There is only one core thesis: the essence of every optimization is to trade one resource dimension for another. Only once you can see the full list of resources and their physical carriers can you judge what a trick is really swapping, and when it should not be used at all.

I. Three mental models

Model 1: resources have only three dimensions

Any hardware resource has, in essence, only three consumable or contended dimensions:

Dimension Meaning Bottleneck symptom
Capacity (byte) how much fits at once OOM, KV cache does not fit
Bandwidth (byte/s, FLOP/s) how much is moved/computed per unit time memory-bound, bandwidth saturated
Latency (s) how long one operation waits serial dependency, bubbles, launch stalling the CPU

Latency usually cannot be eliminated directly. It can only be hidden with concurrency, and that is the whole of Model 3.

Model 2: Roofline, where compute meets bandwidth

\[\text{AI} = \frac{\text{FLOPs}}{\text{bytes moved}}, \qquad \text{achievable} = \min\big(\text{Peak FLOPS}, \ \text{AI} \times \text{Peak BW}\big)\]

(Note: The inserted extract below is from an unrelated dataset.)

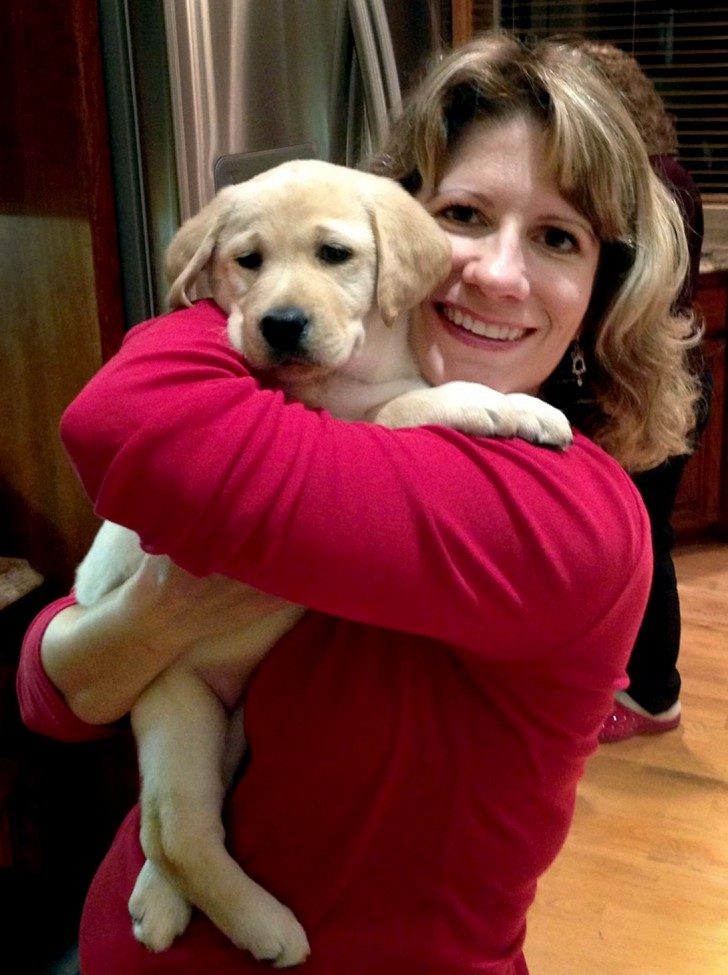 Woman wearing a red sweater holding a puppy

The ridge point is $\text{AI}^{} = \text{Peak FLOPS} / \text{Peak BW}$. Below it ($\text{AI} < \text{AI}^{}$) you are memory-bound; above it, compute-bound. The H100’s ridge is about $295$ FLOP/byte and the B200’s about $281$, barely moving over the years. Because compute grows faster than bandwidth, the ridge rises rather than falls, pushing more and more kernels into the memory-bound region. This is the quantitative statement of the “memory wall.”

Large square matrices have high AI and are compute-bound; thin-long matrices and small-batch decode have low AI and are memory-bound. LLM decode is inherently memory-bound: each token requires reading all weights once, so $\text{AI} \approx \text{batch size}$, and only a large enough batch enters the compute-bound regime. That is exactly the physical motivation behind continuous batching and speculative decoding.

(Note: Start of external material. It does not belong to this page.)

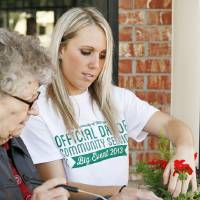 Photo - University of Oklahoma student Jodie Neal plants flowers with Frances Smith at the Daily Living Centers, 3000 N. Rockwell, in Bethany, Okla., Saturday, April 13, 2013. Volunteers from OU worked across the metro area as part of The Big Event. Photo by Nate Billings, The Oklahoman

Model 3: hide latency with concurrency (Little’s Law)

\[\text{concurrency needed} = \text{latency} \times \text{throughput}\]

Multi-warp hides memory latency, multi-stream hides kernel gaps, async copy hides H2D/D2H, overlap hides collective latency, double buffering hides load latency, and pipelining hides cross-stage dependencies. They are all structurally identical, all a matter of “do B while waiting for A.” The key corollary is that hiding latency only pays off when the hidden thing is actually the bottleneck. If communication is only 5% of the time, hiding it into compute saves at most 5%, and it may even net-lose by contending for SMs and registers or by splitting kernels. Always profile the bottleneck’s share first, then decide whether to hide it.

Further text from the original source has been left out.